On 19th December when I was boarding the plane, I met a soldier in the aircraft who was suffering with fever. I offered my shawl to him and he felt comfortable. I enquired from him from where he was coming and he said from Nubra. His sorrowful reply made me inquisitive and I further continued the conversation and in the meantime we landed at Srinagar airport. His expression that there is no road to go to Nubra made me further inquisitive about the people and their life in Nubra valley and since then I started working how to explore Zanskar-Nubra valleys. Since Zanskar remains cut off for a longer period, I decided first to explore and study the Zanskar valley and in the year 1988 Zanskar was explored. During the course of exploration a few monasteries were explored and art objects were photographed. In the year 1989- 90 and 1990-91 Nubra Valley was explored.

The main objective of this study was to examine architectural details of the structures and historical objects housed therein and also to identify and date them.

The extensive inventory is a corpus of information of Antiquarian remains.

The present study is largely the preliminary survey. It is hoped that further exploration may reveal many more details in future.

Ladakh, known in Tibetan La-tags land of many passes is a mountainous area and situated to the north of the country. It covers approximately an area of 1,00,000 sq. kames. and lies between two highest mountain ranges of the world - the Himalayan ranges in the south and the Karakoram range in the north.

It is bounded on the north by the Karakoram and Kuenlum ranges, on the east and south by the Chinese districts of R:udok and Chumurti, on the south by Lahul and Spiti valley and on the west by Khurmang, Chorbat and the areas of Askardu.

It is divided into five regions Leh, Nubra, Rupshu, Zanskar and lower Ladakh. Leh is the Administrative Headquarter of Ladakh and is situated in the big flat valley of the Indus river.

Nubra falls on the north-eastern side. The lower Ladakh lies along the road which joins Ladakh with the Kashmir valley.

The principal river of the region is Indus which flows from south-east to north- west through greater part of the region. A number of smaller tributaries also join it, amongst which Shyok on the north, Zanskar, Suru and Drass on the south are important.

One generally believes and reads in histories that Ladakh was a part of the Tibet.

This misleading statement became popular due to general vagueness. In a broad cultural sense, the term Tibet covers a far wider territory than was ever administered by Dalai-Lama in Lhasa.

Prior to 10th century CE the central and eastern Tibet was unified under the suzerainty of Mongols who having taken over China as well remained the imperial rulers until 1368 CE The unification of central and eastern Tibet under the authority compelled some of the descendents of old kingdom to migrate towards west and they carved small kingdoms for themselves in remote regions of the west.

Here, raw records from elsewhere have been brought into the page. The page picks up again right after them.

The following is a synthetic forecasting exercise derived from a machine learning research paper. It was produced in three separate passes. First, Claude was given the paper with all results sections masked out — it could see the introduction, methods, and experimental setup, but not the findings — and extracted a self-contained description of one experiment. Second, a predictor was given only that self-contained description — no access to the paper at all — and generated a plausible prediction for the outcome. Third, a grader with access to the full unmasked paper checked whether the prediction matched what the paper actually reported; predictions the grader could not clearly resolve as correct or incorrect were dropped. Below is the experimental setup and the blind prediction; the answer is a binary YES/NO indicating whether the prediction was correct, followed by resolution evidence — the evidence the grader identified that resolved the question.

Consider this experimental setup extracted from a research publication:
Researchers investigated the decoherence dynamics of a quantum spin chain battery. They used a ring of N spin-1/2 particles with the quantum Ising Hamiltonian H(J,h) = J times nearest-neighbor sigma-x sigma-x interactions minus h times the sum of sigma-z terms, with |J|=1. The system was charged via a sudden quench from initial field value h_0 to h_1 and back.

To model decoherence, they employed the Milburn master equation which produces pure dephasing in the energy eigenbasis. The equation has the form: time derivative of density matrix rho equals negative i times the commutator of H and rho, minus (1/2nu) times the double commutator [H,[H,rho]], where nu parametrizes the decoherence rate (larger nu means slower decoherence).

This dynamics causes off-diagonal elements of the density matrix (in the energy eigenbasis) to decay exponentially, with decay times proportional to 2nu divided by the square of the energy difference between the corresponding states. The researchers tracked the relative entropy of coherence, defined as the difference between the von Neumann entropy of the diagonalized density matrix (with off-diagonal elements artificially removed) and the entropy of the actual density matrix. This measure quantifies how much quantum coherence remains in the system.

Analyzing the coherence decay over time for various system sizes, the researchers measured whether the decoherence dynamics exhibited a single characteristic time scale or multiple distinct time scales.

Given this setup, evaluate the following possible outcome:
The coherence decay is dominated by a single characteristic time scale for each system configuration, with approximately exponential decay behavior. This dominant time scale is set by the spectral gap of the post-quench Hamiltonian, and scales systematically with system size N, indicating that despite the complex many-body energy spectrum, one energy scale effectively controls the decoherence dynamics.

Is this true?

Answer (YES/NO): NO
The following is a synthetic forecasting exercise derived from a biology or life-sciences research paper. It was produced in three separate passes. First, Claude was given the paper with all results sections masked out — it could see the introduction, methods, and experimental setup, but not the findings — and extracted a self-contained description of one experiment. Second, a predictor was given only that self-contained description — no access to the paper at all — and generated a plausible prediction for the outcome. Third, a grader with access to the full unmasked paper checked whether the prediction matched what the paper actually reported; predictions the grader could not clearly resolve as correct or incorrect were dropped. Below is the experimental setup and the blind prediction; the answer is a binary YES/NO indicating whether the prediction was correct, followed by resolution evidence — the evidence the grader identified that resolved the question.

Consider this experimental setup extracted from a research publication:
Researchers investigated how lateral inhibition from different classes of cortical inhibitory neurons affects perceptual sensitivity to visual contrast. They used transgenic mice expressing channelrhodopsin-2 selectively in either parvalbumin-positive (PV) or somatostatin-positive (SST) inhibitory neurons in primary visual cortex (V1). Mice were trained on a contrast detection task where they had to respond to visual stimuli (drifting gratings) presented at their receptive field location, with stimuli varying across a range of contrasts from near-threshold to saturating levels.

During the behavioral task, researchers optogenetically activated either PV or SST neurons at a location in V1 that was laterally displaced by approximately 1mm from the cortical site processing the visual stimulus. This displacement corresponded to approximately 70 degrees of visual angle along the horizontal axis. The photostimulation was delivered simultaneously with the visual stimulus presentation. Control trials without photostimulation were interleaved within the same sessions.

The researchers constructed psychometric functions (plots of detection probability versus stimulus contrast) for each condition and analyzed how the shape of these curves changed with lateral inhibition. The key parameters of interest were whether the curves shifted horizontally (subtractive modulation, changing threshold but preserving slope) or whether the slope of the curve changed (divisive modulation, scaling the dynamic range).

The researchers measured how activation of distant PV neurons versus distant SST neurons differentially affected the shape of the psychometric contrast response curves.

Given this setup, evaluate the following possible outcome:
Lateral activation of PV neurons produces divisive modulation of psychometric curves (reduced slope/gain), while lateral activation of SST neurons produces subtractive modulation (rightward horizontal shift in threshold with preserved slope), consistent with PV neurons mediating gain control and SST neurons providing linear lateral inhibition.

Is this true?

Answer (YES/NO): NO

This collapse of the old kingdom put an end to hope of any royal protection of the religion in central Tibet. The royal descendents who established themselves in small kingdoms took up the task. of extending protection in the western Tibet (Ladakh) and deputed groups of scholars and artisans to Kashmir and the surrounding areas in order to build up collections and translation of Buddhist literature and to import Buddhist cultic and artistic traditions which resulted largely into an Indian impact in the monasteries and temples. A large number of temples and monasteries which survive in Ladakh have Indian and Indo-Tibetan style in the monasteries of Lamayurn, Alchi and Sumda in Zanskar region and later Tibetan style in the monasteries built from 16th centuries onwards in and around Leh and Nubra valley. The monasteries built in the early phase are generally located on the plain land, mostly on the bank of the rivers, and subsequently, commissioned on the hill tops due to fear of the invaders.